By Zach Powell | @ZiggidyZach_
Sports Capital Journalism Program
INDIANAPOLIS – Three days of discussions among members of the College Football Playoff management committee concluded on Monday without any consensus on how an expansion of the four-team field could be executed. More than six months after a 12-team field was proposed, ten conference commissioners plus Notre Dame athletic director Jack Swarbrick could not agree on a revised size of the field or details of how future competition would be structured.
The absence of any consensus raised questions of whether the committee, and the defining presidential oversight committee, can reach agreement on expansion details before the current deal ends with the 2026 championship.
“We’re going into overtime with this one,” College Football Playoff Executive Director Bill Hancock told reporters after the meeting.

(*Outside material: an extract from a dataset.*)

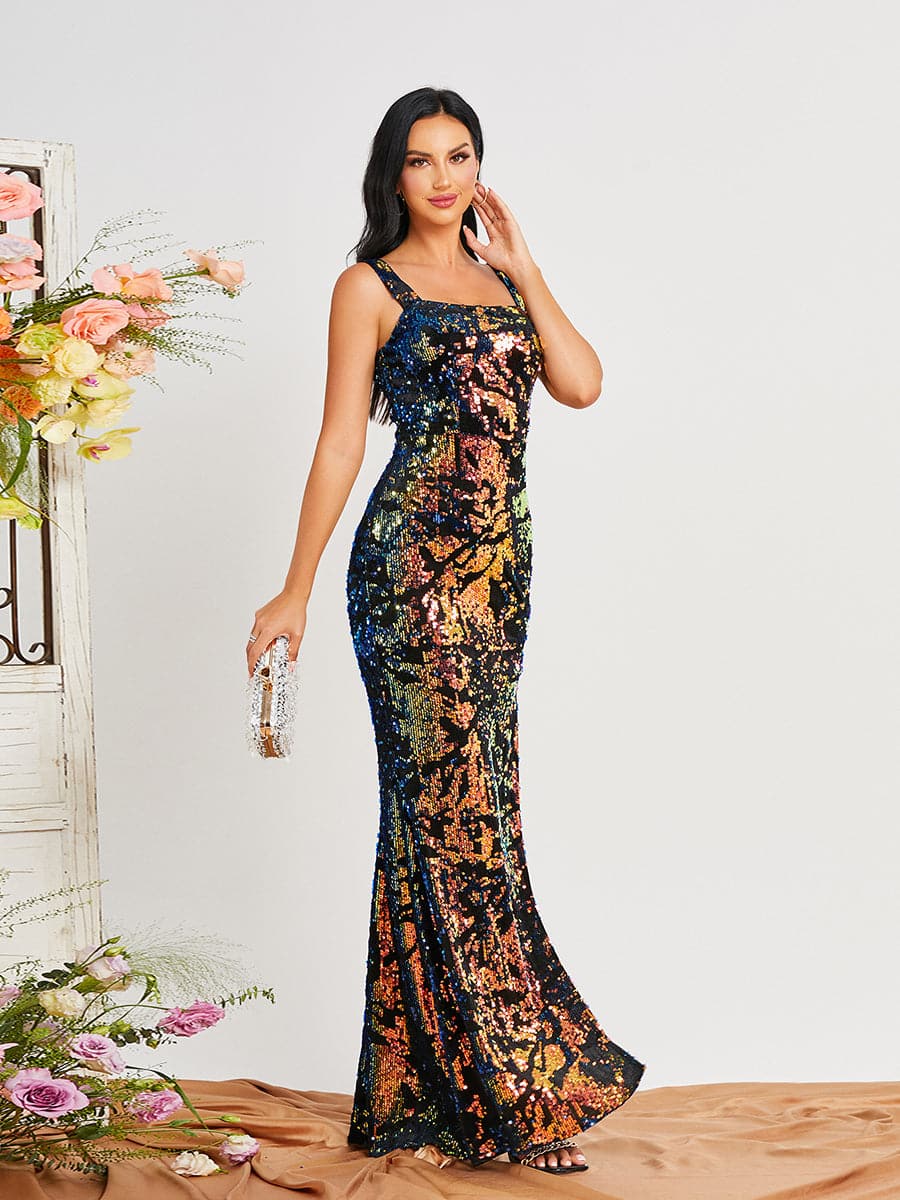 Sleeveless Sequin High Slit Black Prom Dress RJ10199
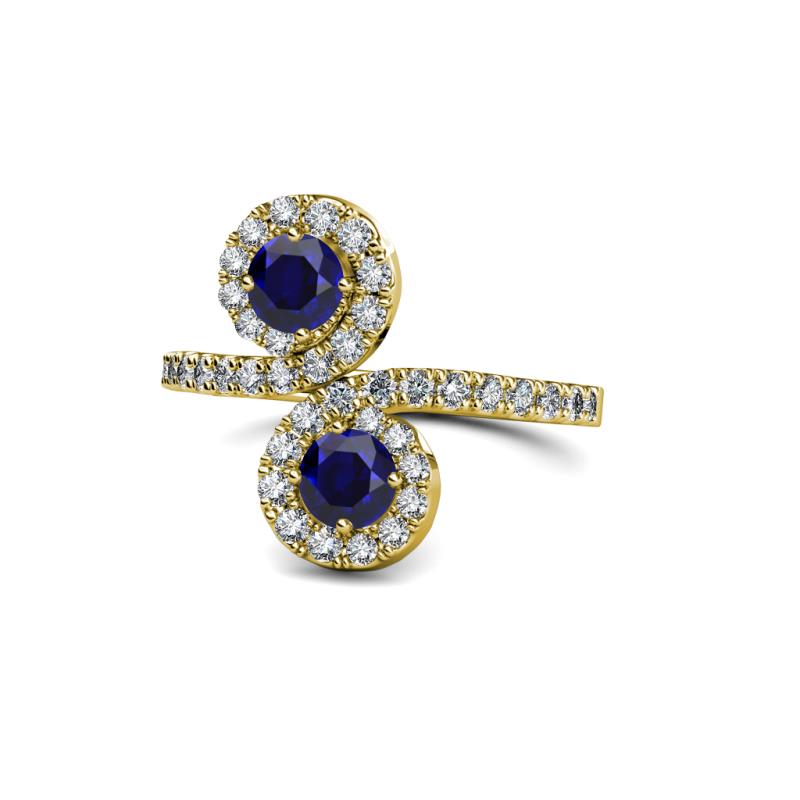 Raene Blue Sapphire with Side Diamonds Bypass Ring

The current four-team playoff format, at the end of the eighth season in a 12-year contract, has been under scrutiny by college football fans, teams, players, and their coaches. But the committee noted that all formats are still a possibility. “We’re still working under a four-team, eight-team, and 12-team playoff expansion,” said Southeastern Conference commissioner Greg Sankey. “Nothing has been ruled out.” Sankey also used an analogy to describe what the discussion of expansion is like.
“It’s like a nine-overtime contest and none of us can complete a two-point conversion right now,” he said.
With media outlets and college football fans frustrated by the lack of progress being made, there will be even more frustration. One thing mentioned by the committee is the complexity of the decision-making process. The role of existing bowl games, the future of exclusive ESPN broadcast rights and the potential creation of automatic bids will continue to be discussed.
Before the expansion committee released a statement about its meeting, the Pacific-12 released a statement. “The Pac-12 is strongly in favor of CFP expansion,” it read, “and we support all of the six most-discussed expansion models that would allow for expansion to occur in time for the final two years of the current CFP agreement.”
The committee plans to meet again next month, Hancock said. “It’s getting late,” he said, “but we’re not closing any doors.”